The cost of broken relationships: Why eczema patients are dissatisfied with NHS GPs and how relational public services can help

As industrial action continues to dominate the national conversation, and signs of a creaking state become ever clearer, it’s no surprise that public dissatisfaction with our public services is on the rise.

In no area is this more stark – and more worrying – than with NHS GPs.  According to the latest British Social Attitudes Survey, only 35% of people are satisfied with their GP services, the lowest level of satisfaction on record.

In our recent report, The Costs of Atopic Dermatitis, we’ve looked at the state of patient care for people with atopic dermatitis (eczema). Here, too, we found an all too familiar story of discontent for those suffering from the condition. 

From the financial costs of medications to an increased risk of developing depression, the costs of eczema to many patients are wide-ranging and detrimental to their quality of life. 

At Demos, our firmly held belief is that our public services are in need of a fundamental rewiring. At the heart of this shift is a restoration of the relationship that we have with public service providers. We call this relational public services.

Our interviews with health professionals and people with eczema confirmed that our diagnosis was correct. We found that broken relationships between patients and their GPs lead to people with eczema receiving care that is often inadequate and disappointing, and preventing them from getting the high-quality, preventative care they need. 

The conversations we had highlighted an array of issues and challenges that define these inadequate relationships.

Lack of dermatology knowledge

Despite the fact that dermatology cases make up 15-20% of a GP’s workload, there is no compulsory requirement for dermatology training in undergraduate or postgraduate medical programmes in the UK.
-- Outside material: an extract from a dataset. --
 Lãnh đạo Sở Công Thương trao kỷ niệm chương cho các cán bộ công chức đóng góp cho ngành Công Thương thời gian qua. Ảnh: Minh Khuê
As a result, many patients we spoke to said they had often been quite shocked by the lack of knowledge some GPs have shown around basic treatment for eczema. We also spoke to dermatology specialists who had encountered many instances of people with eczema not being prescribed the most suitable medication due to ill-informed GPs. 

Lack of empathy

Too many patients encounter GPs who don’t appreciate the seriousness of eczema and the impact it has on many people’s mental health and quality of life. Patients told us that some of the GPs they see dismiss eczema as “just a skin thing” and generally show very little empathy. This lack of empathy can impede the ability of GPs to provide much needed emotional support to patients, and further impact patients ability to trust their GP: 

I just don’t trust going to a GP. I do it, but I don’t trust it, because almost every experience I have is them basically gaslighting me about my skin and about what I do to look after myself… you can have trauma related to speaking to GPs, which is really difficult, I find. 
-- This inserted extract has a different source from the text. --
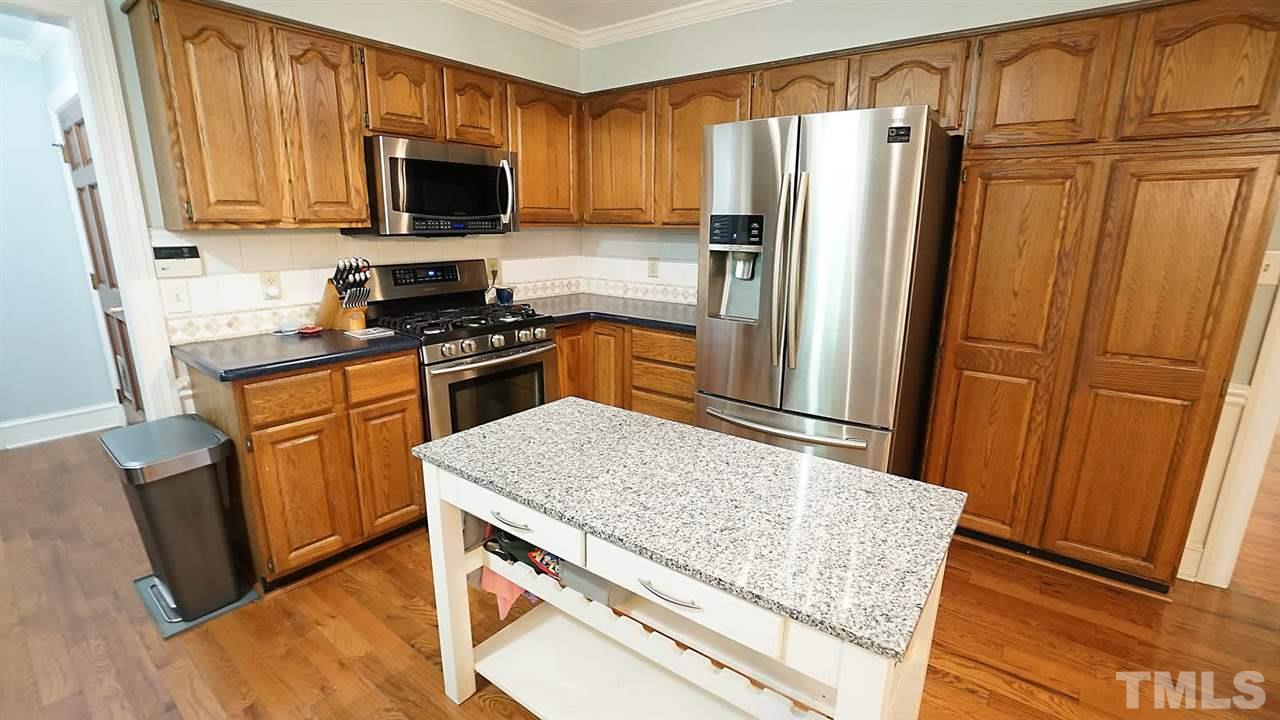 7813 Harbor Drive Raleigh, NC 27615 - Photo 10 of 30 Gallery Image 10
Time restrictive appointments are a key part of the problem. GP appointments are only 10-15 mins long – this is often too short for a GP to gauge the impact of eczema on an individuals quality of life and mental health.

Of course, the problems we’re witnessing in the care of those with eczema is just a snapshot of what’s taking place across the public sector. Far too often our contact with service providers is defined by fragile relationships and poor outcomes. 
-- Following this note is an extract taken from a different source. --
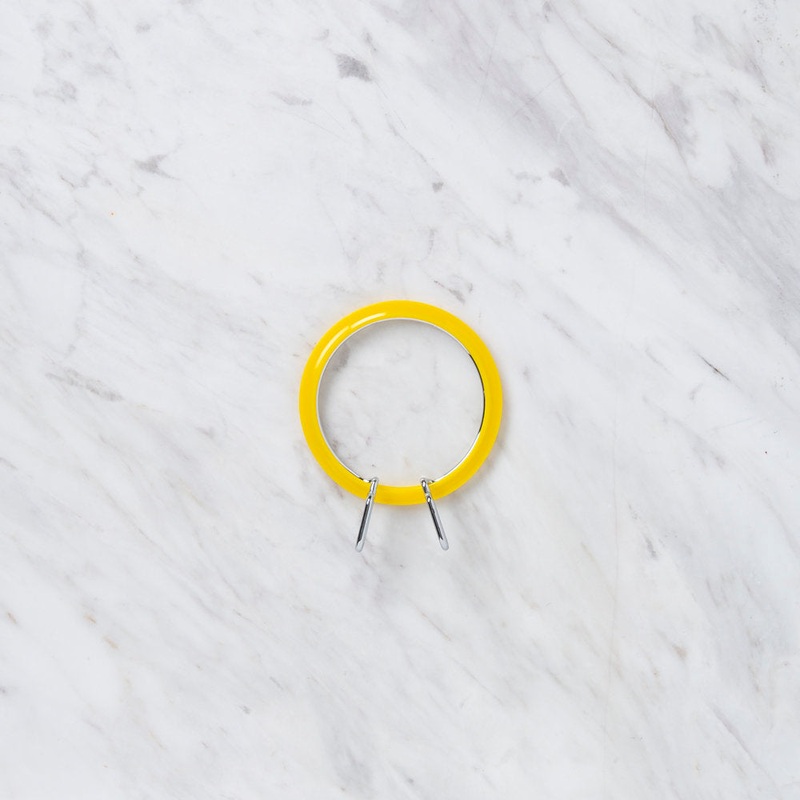 Nurge Metal Spring Tension Ring with Yellow Plastic Frame Embroidery Hoop, 58 mm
Our model of relational public services would help address this. More specialist training to reflect the range and complexity of chronic conditions, including eczema, will help GPs to better understand both the emotional and physical impacts of such conditions, and get treatment right the first time. Further, NHS England and Integrated Care Systems, in partnership with patient groups, should encourage people to join peer support groups where appropriate.